In the end I have an array with numerous duplicities obtained with some reduction and reordering of the elements of the formula, something that an array_unique () solves.
I really need help, my brain is exploding with this problem.
Thank you.
<?php
$Math_Formulas = array(
'(((x + 7) ** 9) - 9)',
'(((x ^ 3) - 9) - 5)',
'(((2 + x) + x) * x)',
'(((x + 3) / 6) / 8)',
'(((x - 5) + 6) ** 2)',
'(1024 ^ (x / 5))',
'((3 - (x + 6)) + 3)',
'(((x ^ 3) + 9) * 6)',
);
while (TRUE)
{
$changed = FALSE;
// Rule 1: (x - x) = 0
for ($i = 0; $i < count($Math_Formulas); $i++)
{
$Formula = trim(preg_replace_callback('/([^-]?)([a-z]+?) [-] ([a-z]+?)/', function($matches) {
$Expression = $matches[0];
if ($matches[2] == $matches[3])
{
$Expression = $matches[1] . '0';
}
return($Expression);
}, $Math_Formulas[$i]));
if ($Formula != $Math_Formulas[$i])
{
$changed = TRUE;
$Math_Formulas[$i] = $Formula;
}
}
// Rule 2: ...
if (!$changed)
{
break;
}
}
$Math_Formulas = array_values(array_unique($Math_Formulas));
?>
UPDATE 1:
I think if the "reverse polish notation" had been used in the creation of the formulas everything would be much easier, but with the formulas that I have, I need to rearrange the parameters (in ascending or descending alphabetical order) to be able to compare them.
In RPN:
(x + 4) + 5) becomes "x 4 5 +"
(X + 5) + 4) becomes "x 5 4 +"
How to compare both? And what about larger functions?
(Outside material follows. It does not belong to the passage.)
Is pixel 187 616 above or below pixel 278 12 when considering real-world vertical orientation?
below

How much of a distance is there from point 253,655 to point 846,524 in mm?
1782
I think I made a mistake by not detailing the technique used in the 14 "regular expressions" that I am applying to simplify, as much as possible, these formulas. There is more than regular expression in the process:
Original Formula: (((4 - 5) + x) + 8)
Step 1: Addition (or subtraction or multiplication) of the two-to-two constants and reduction of the expression, without the parentheses.
Formula: ((-1 + x) + 8)
Step 2: Delete the parentheses for ((n +- n) +- n) or (n +- (n +- n)).
Formula: (-1 + x + 8)
Step 3: Reorder the parameters in descending alphabetical order.
Formula: (x + 8 - 1)
Step 4: In the loop, Step 1 is executed again.
Final Formula: (x + 7)
There are more transformations, for example (x + x + x) becomes (3 * x), (-x + x) becomes 0.
All of this was getting beautiful, but when I came across functions such as ((x * 9) * (x * 5)) / 9), that logic lost efficiency. I would have to create at least one more 14 other nested rules.